‘The Park’ as a metaphor


Ravindra Tripathi’s


PARK3Three benches for three – yet no space – a scene from ‘The Park’

The 13th Bharat Rang Mahotsva has started with fanfare. Although the city of Delhi is freezing with  severe cold, the theatre lovers are daring with enthusiasm to watch the plays. Even those who  can’t get ticket or passes, can enjoy food with fire in The Foodhub, which serves delicious kababs and  momos . But let us talk about theatre instead of cold and food.

In Sriram Centre, on 8th of January, `The Park’, jointly written and directed by Manav Kaul and  Kumud Mishra, witnessed a houseful of appreciative audience.

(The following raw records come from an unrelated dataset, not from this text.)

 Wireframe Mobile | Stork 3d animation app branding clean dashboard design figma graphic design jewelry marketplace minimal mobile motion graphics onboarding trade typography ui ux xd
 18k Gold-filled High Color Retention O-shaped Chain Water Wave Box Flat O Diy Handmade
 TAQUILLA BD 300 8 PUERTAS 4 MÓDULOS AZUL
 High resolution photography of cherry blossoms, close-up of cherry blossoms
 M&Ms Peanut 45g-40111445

`The Park’ is a play of just four characters, mainly three, who come in a public park during daytime. of course  reasons for their coming to the park are different. One wants to spend some leisure time, the  second one to have a nap on a bench and the third one, to watch a woman after she has had a shower.

There are three benches in the park, so there should be no problem for separate and independent spaces for them.  But the problem starts when all of them want a particular bench for themselves. No one wants to leave his preferred bench. They argue and fight over their `rights’. The play starts as a comedy  but slowly and gradually it becomes serious. Laughter disappears and serious identity issues  appear. Right over the bench becomes a bone of contention between them. The burning topics of displacement and dislocation of people, the Indian adivasis, the Palestinians, the Israelis come in  foreground and in the process a comedy turns black. The play becomes a metaphor.  A metaphor for struggles of indigenous people fighting for their demands in many parts of the world . Who has the right of land where Israel exists today? The Israelis, who are there today or  the Palestinians, who are displaced? What is the basis of their rights? Who has the rights in Mumbai?  Does the marathi speaking person have more rights there than those who don’t know this language?  These issues come during their arguments.

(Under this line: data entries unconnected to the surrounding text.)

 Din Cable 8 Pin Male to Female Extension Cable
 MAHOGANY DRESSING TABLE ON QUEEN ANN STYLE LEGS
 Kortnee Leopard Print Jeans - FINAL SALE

As the arguments go further, tension develops and all of them start fighting among themselves.  the dialogue is broken. This shows how we, human beings, don’t settle our differences amicably and democratically. This is not happening only in India, but everywhere.

`The Park’ ends on positive note and initiates a process to think about how we bear our children.  What is the state of our education system? The actors gave commendable performances.